** Aim of the exercise **
Repeat the data word for word and skip the pictures.

** Exercise inputs **

- - - - -

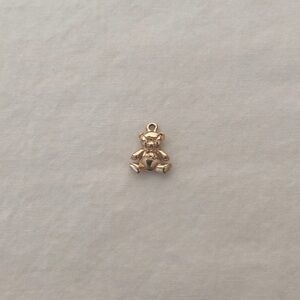James Avery Gold Stuffed Teddy Bear Charm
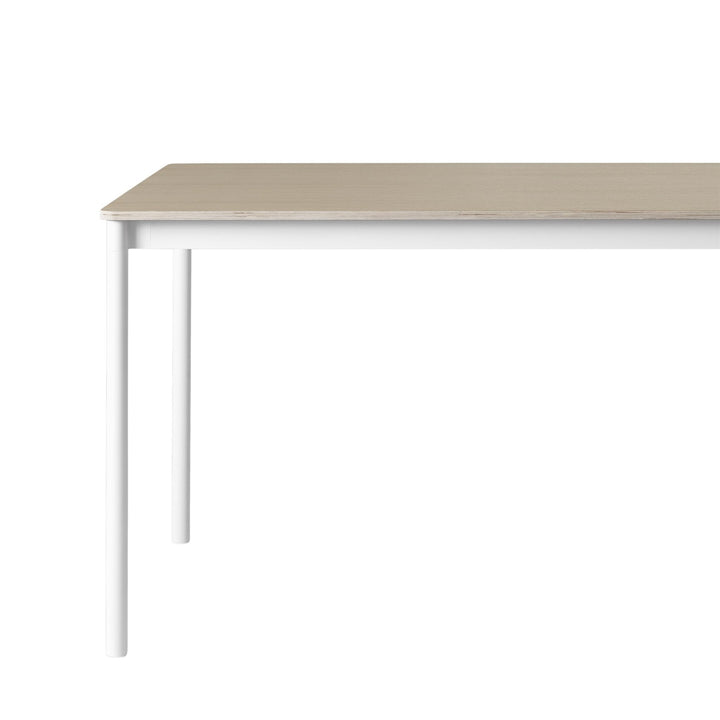 Base Table - Muuto - Table + Task - Small - 55.1" x 31.5" - Oak Top/Plywood/White Base - HORNE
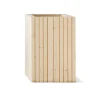 SQUARELY COPENHAGEN - Plantekasse - Unfold SQUARE TALL - Natur - 47 x 52 x 70cm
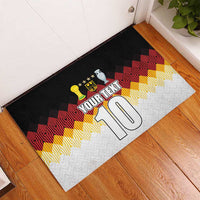 Custom Germany Football Rubber Doormat Die Mannschaft Championship Titles World and Euro - Wonder Print Shop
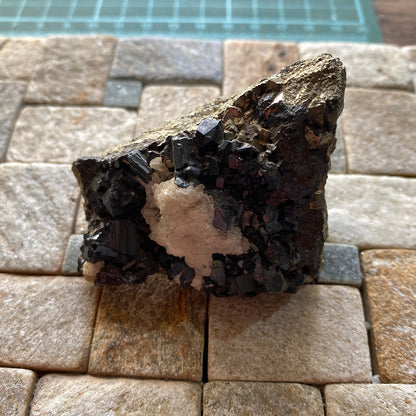 BOURNONITE ON PYRITE - NOCHE BUENA MINE, ZACATECAS, MEXICO  191g. MF932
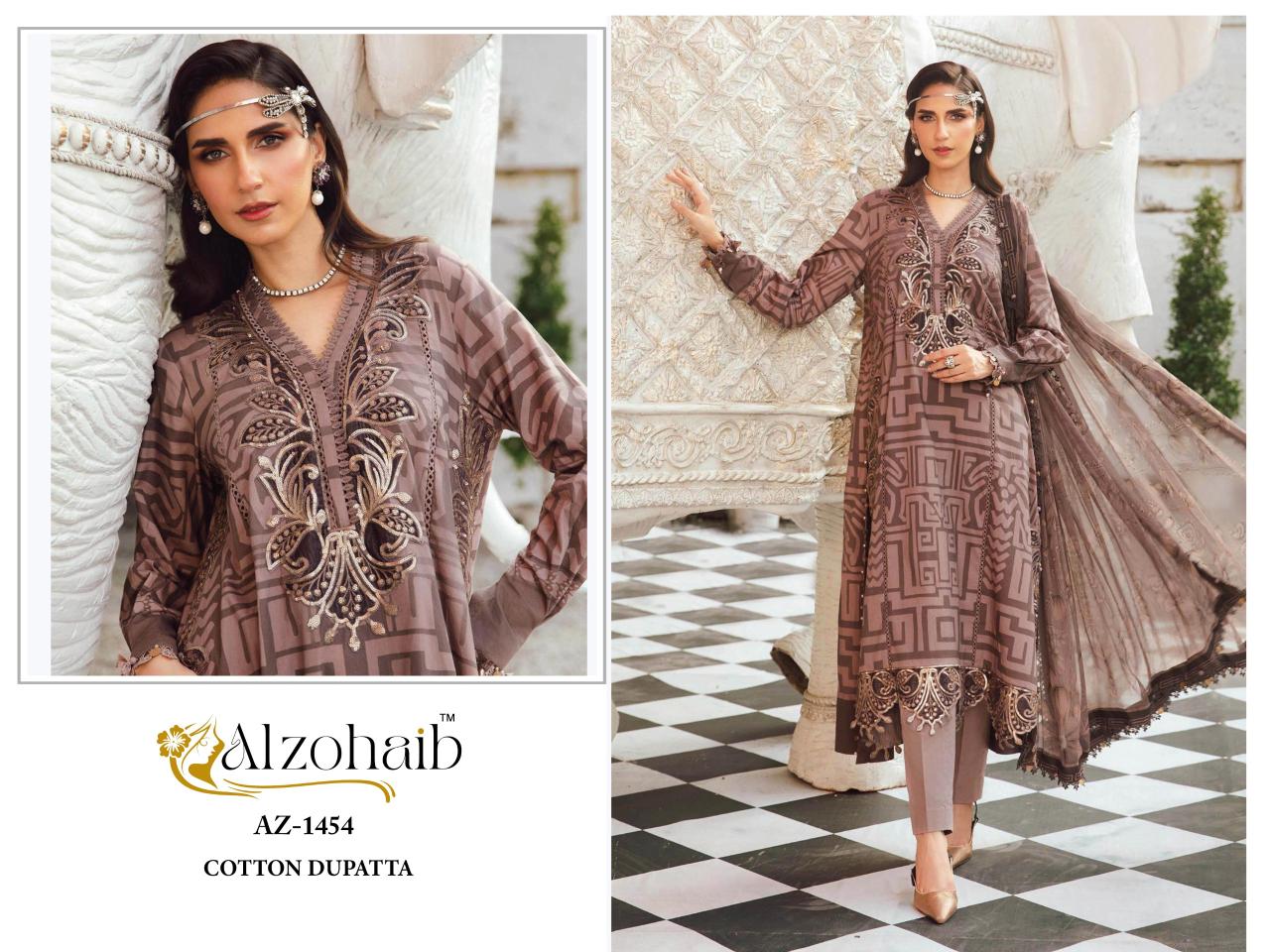 Alzohaib Az 1454 And 1455 Chiffon Dupatta Salwar Kameez dealers in pune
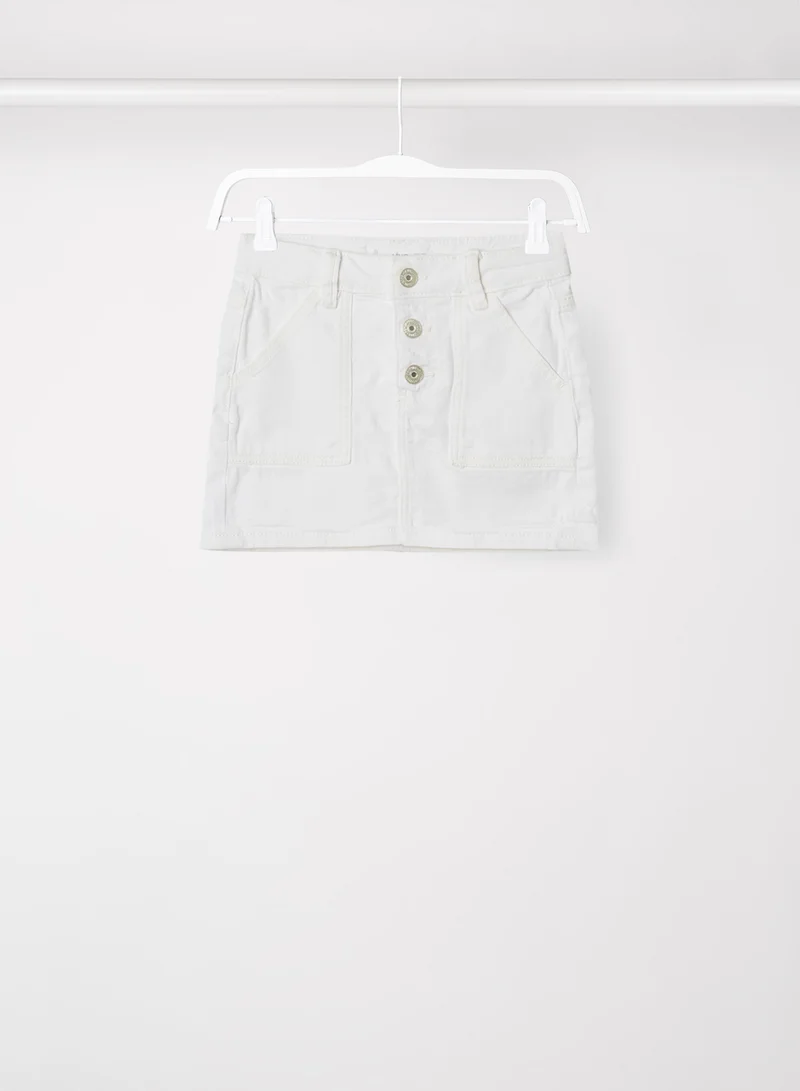 MANGO Kids/Teen Buttoned Denim Skirt
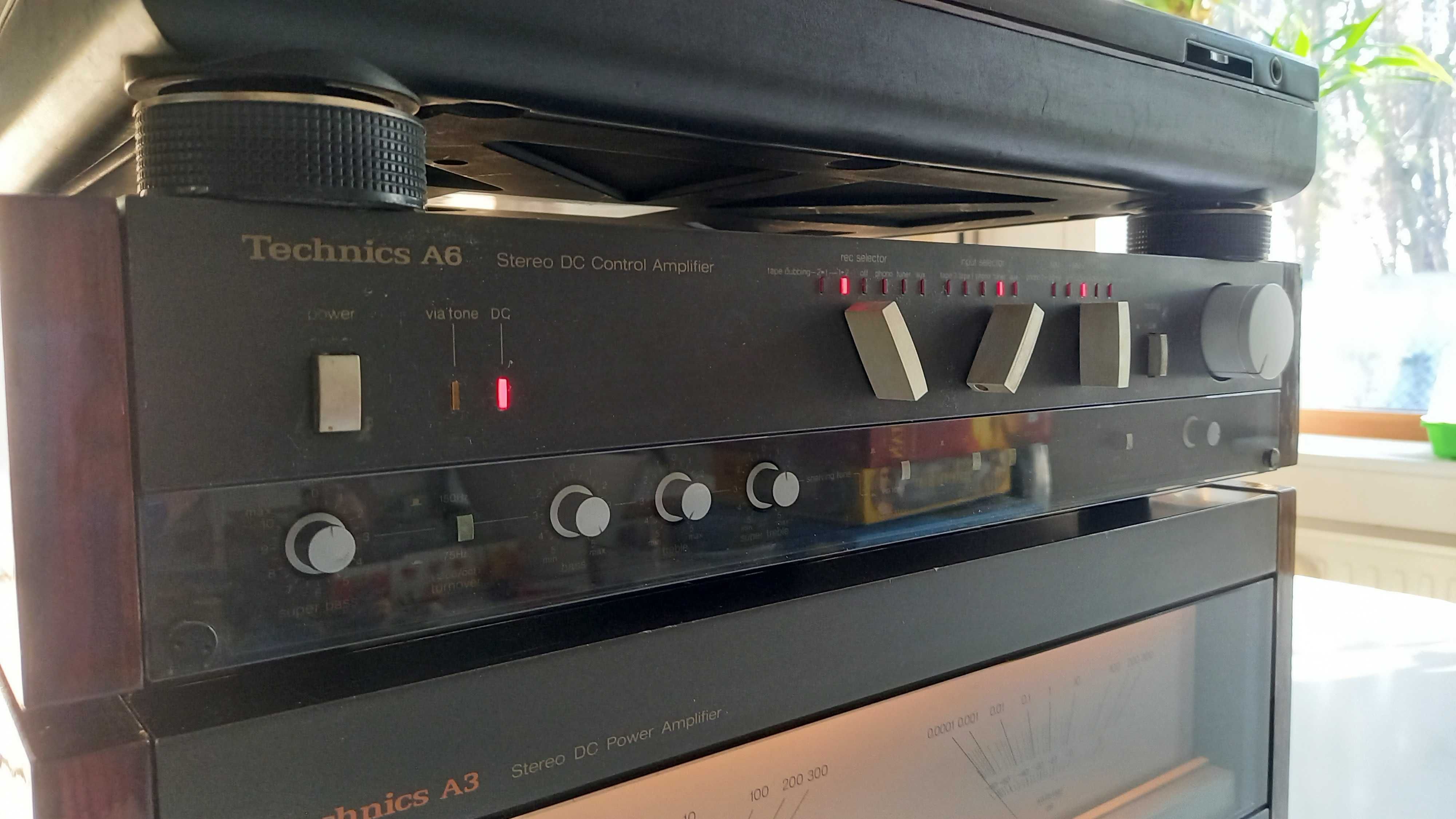 Zestaw Technics SE-A3, SU-A6, SL-P1200
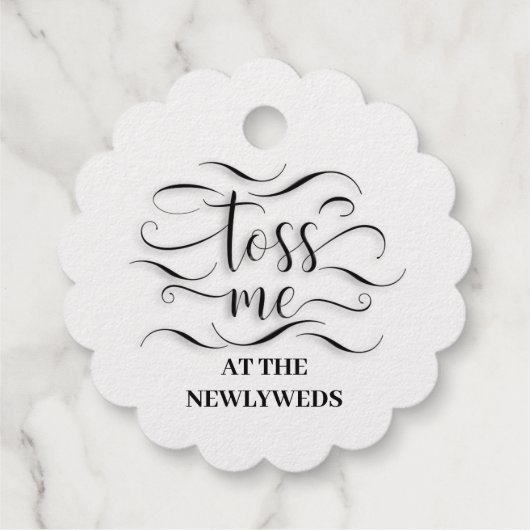 Gooi me naar de Passen getrouwd bruiloft Bedankjes Labels (Achterkant)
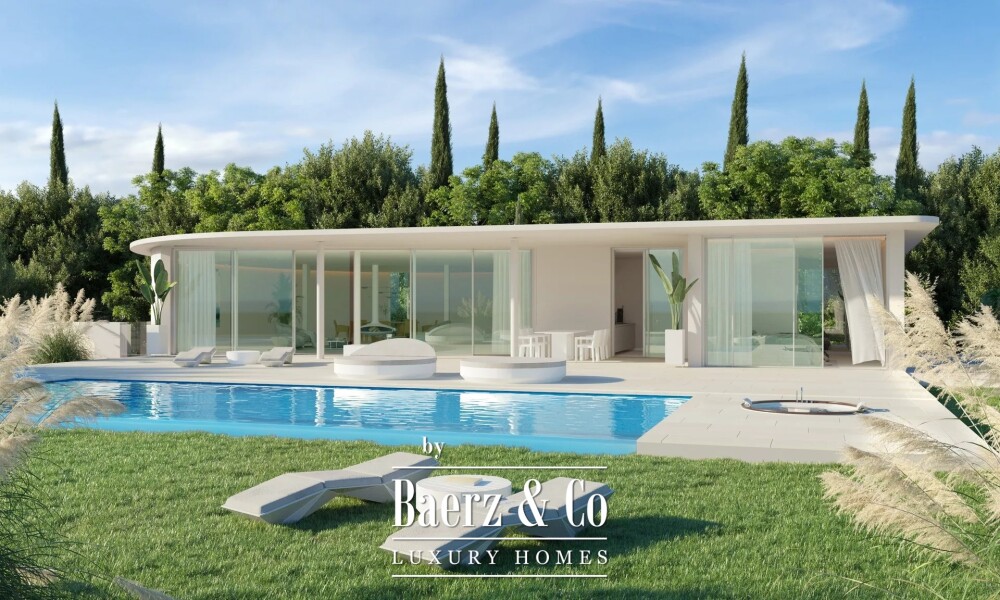 Luxury Hillside Villa with Private Pool, Jacuzzi and Panoramic Views image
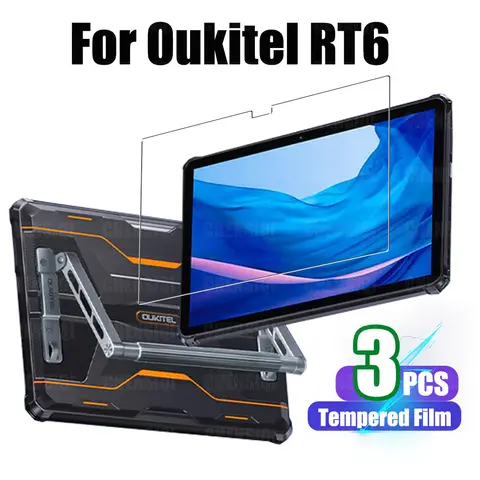 Screen Protector for Oukitel RT6 (10.1 inch) 2023 Released 9H Hardness Anti-Scratch High Definition Transparent Tempered Film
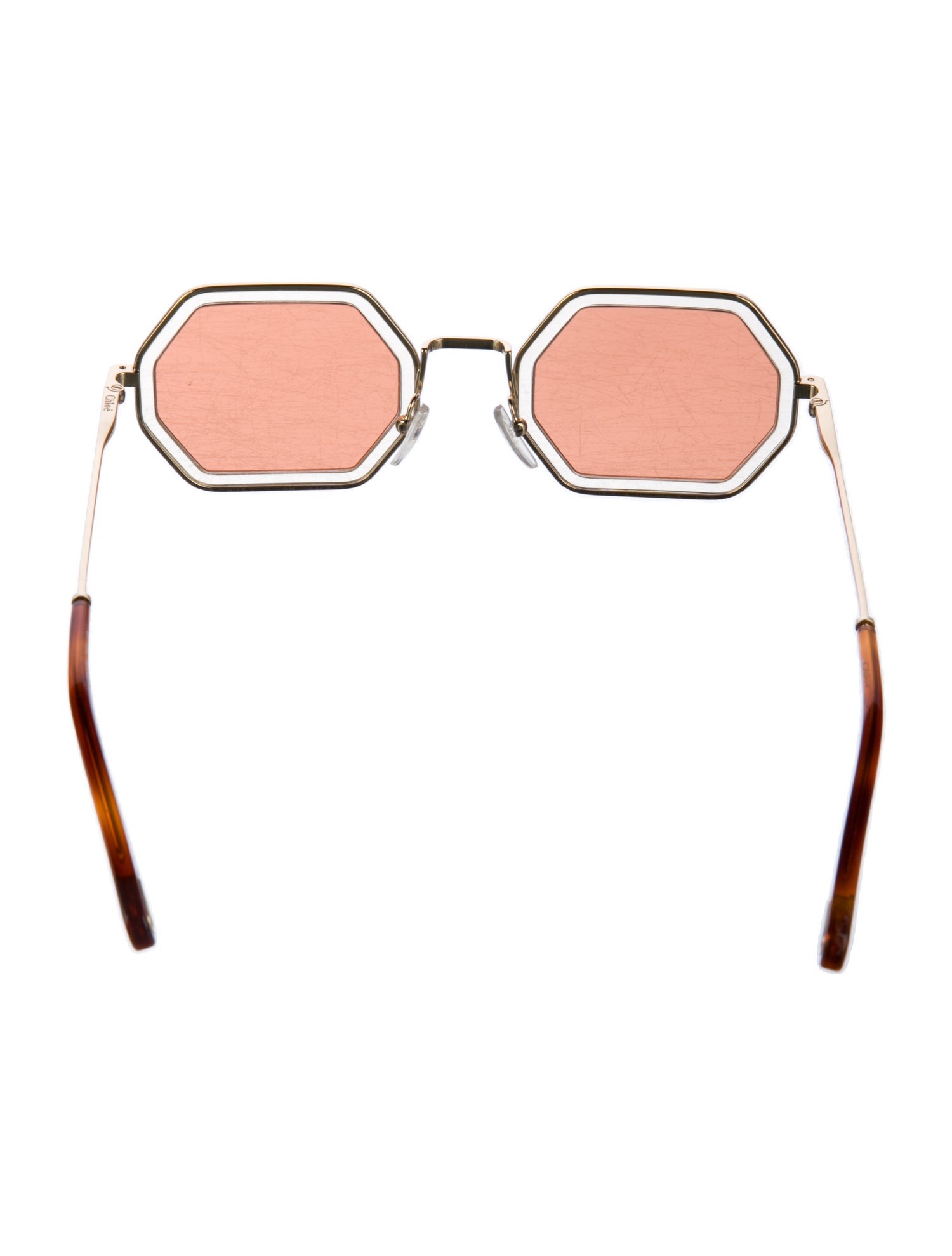 Chloé Square Tinted Sunglasses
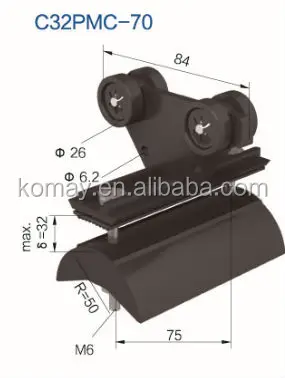 price nylon material per kg Cable Crane C32 Carrier/trolley Price Of Factory Conveyor
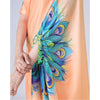 Generic Women's Soft Crepe Silk Printed Ready To Wear Saree With Unstitched Blouse 5.5Mtr (Orange)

- - - - -

** Solved exercise **
James Avery Gold Stuffed Teddy Bear Charm
 Base Table - Muuto - Table + Task - Small - 55.1" x 31.5" - Oak Top/Plywood/White Base - HORNE
 SQUARELY COPENHAGEN - Plantekasse - Unfold SQUARE TALL - Natur - 47 x 52 x 70cm
 Custom Germany Football Rubber Doormat Die Mannschaft Championship Titles World and Euro - Wonder Print Shop
 BOURNONITE ON PYRITE - NOCHE BUENA MINE, ZACATECAS, MEXICO  191g. MF932
 Alzohaib Az 1454 And 1455 Chiffon Dupatta Salwar Kameez dealers in pune
 MANGO Kids/Teen Buttoned Denim Skirt
 Zestaw Technics SE-A3, SU-A6, SL-P1200
 Gooi me naar de Passen getrouwd bruiloft Bedankjes Labels (Achterkant)
 Luxury Hillside Villa with Private Pool, Jacuzzi and Panoramic Views image
 Screen Protector for Oukitel RT6 (10.1 inch) 2023 Released 9H Hardness Anti-Scratch High Definition Transparent Tempered Film
 Chloé Square Tinted Sunglasses
 price nylon material per kg Cable Crane C32 Carrier/trolley Price Of Factory Conveyor
 Generic Women's Soft Crepe Silk Printed Ready To Wear Saree With Unstitched Blouse 5.5Mtr (Orange)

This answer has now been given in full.